--- Provided data Enclosed Below ---
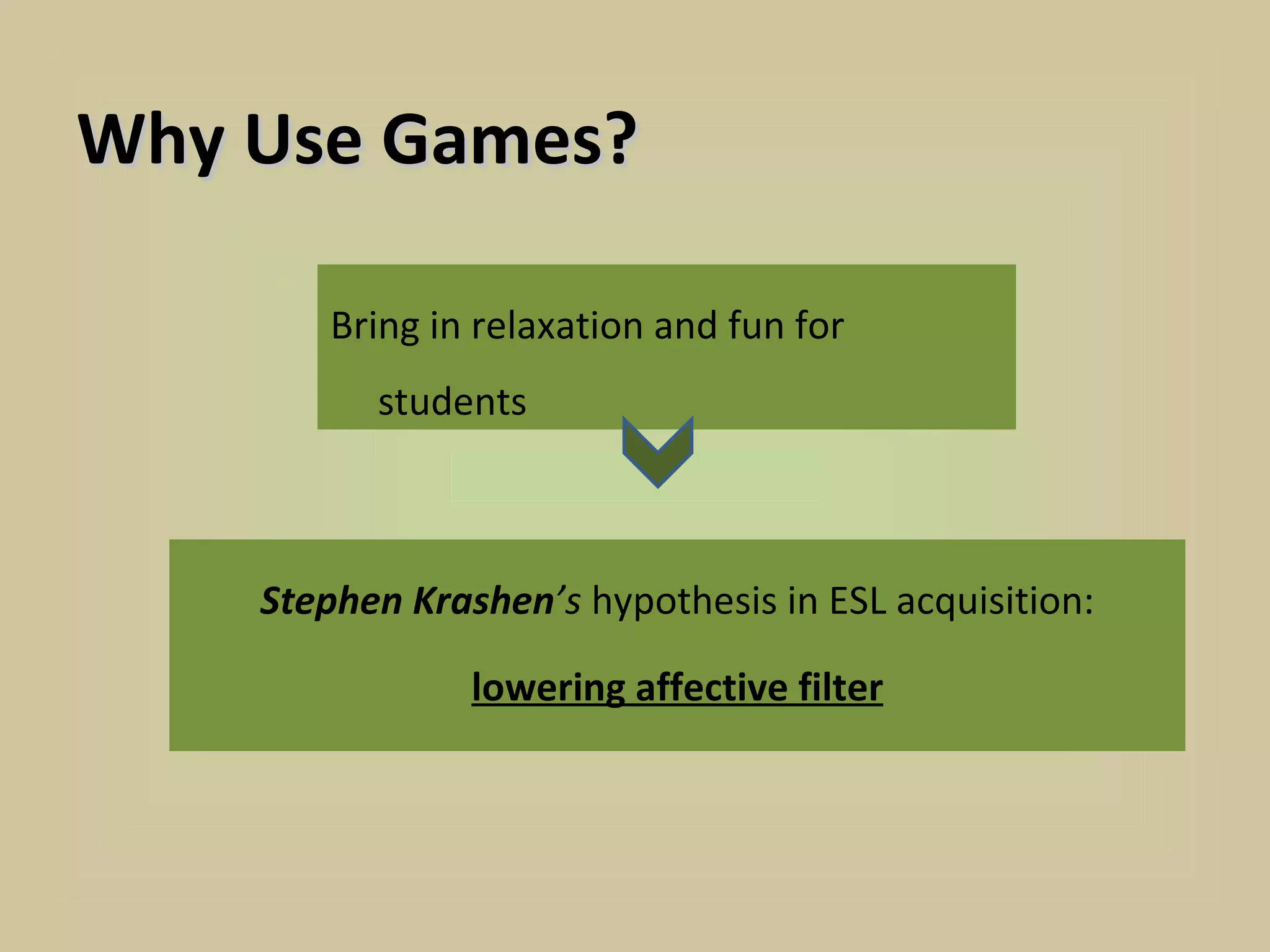 Why Use Games?

Bring in relaxation and fun for students

Stephen Krashen's hypothesis in ESL acquisition:

lowering affective filter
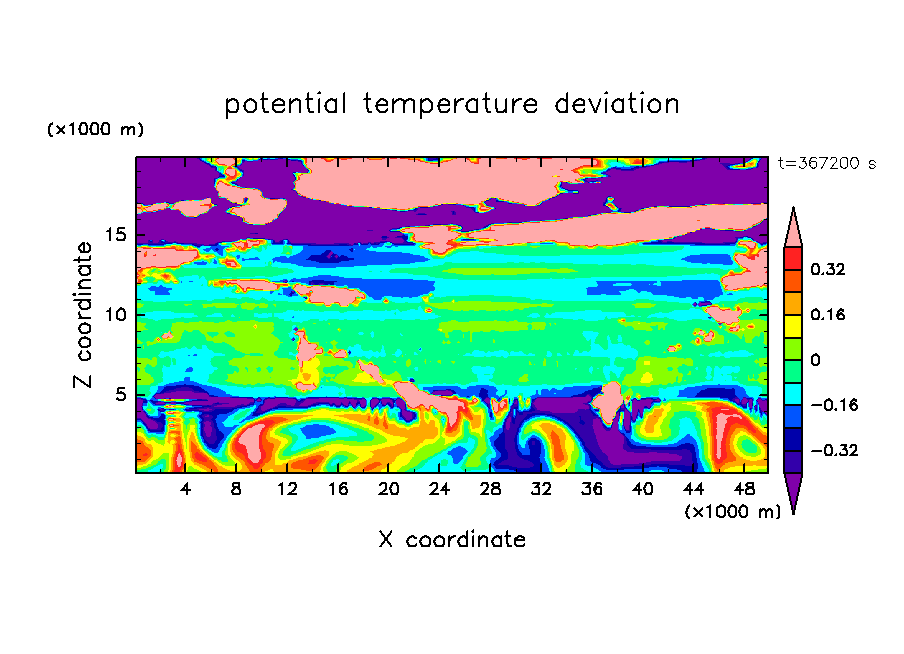 potential temperature deviation

(×1000 m)

t=367200 s

Z coordinate

15
10
5

0.32
0.16
0
−0.16
−0.32

4 8 12 16 20 24 28 32 36 40 44 48

(×1000 m)

X coordinate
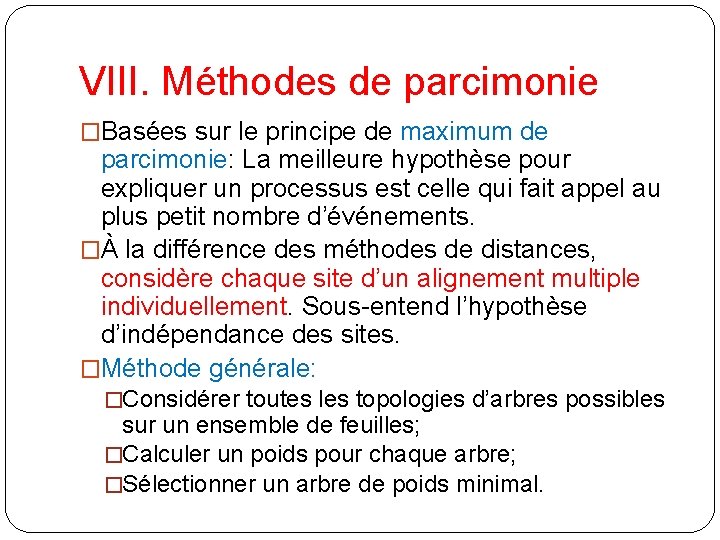 VIII. Méthodes de parcimonie

□Basées sur le principe de maximum de parcimonie: La meilleure hypothèse pour expliquer un processus est celle qui fait appel au plus petit nombre d'événements.

□À la différence des méthodes de distances, considère chaque site d'un alignement multiple individuellement. Sous-entend l'hypothèse d'indépendance des sites.

□Méthode générale:

□Considérer toutes les topologies d'arbres possibles sur un ensemble de feuilles;

□Calculer un poids pour chaque arbre;

□Sélectionner un arbre de poids minimal.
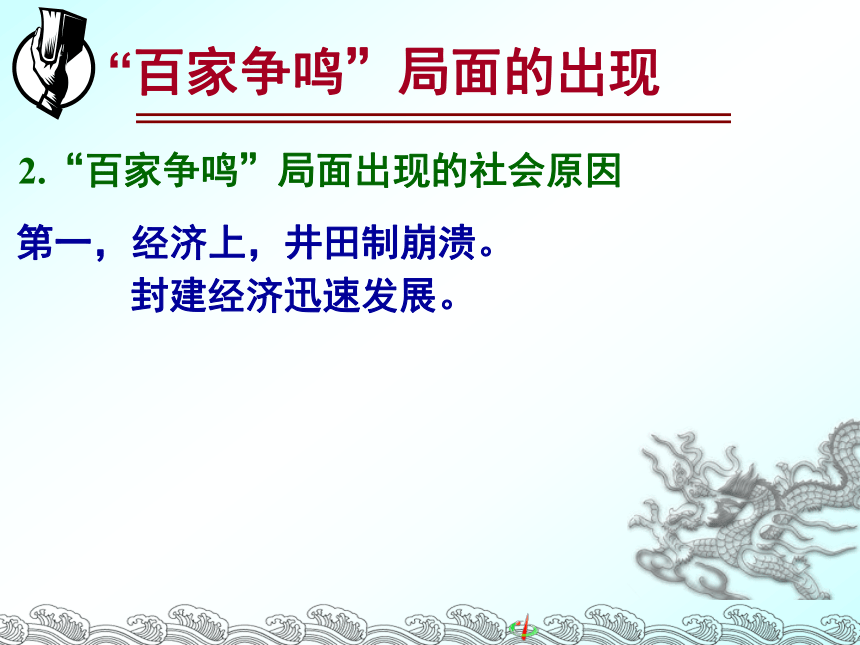 “百家争鸣”局面的出现

2.“百家争鸣”局面出现的社会原因

第一，经济上，井田制崩溃。
封建经济迅速发展。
--- End of Enclosed Provided data ---
Task item
From the listing above, copy out each line where the word "poids" appears.

Solved problem
□Calculer un poids pour chaque arbre;
□Sélectionner un arbre de poids minimal.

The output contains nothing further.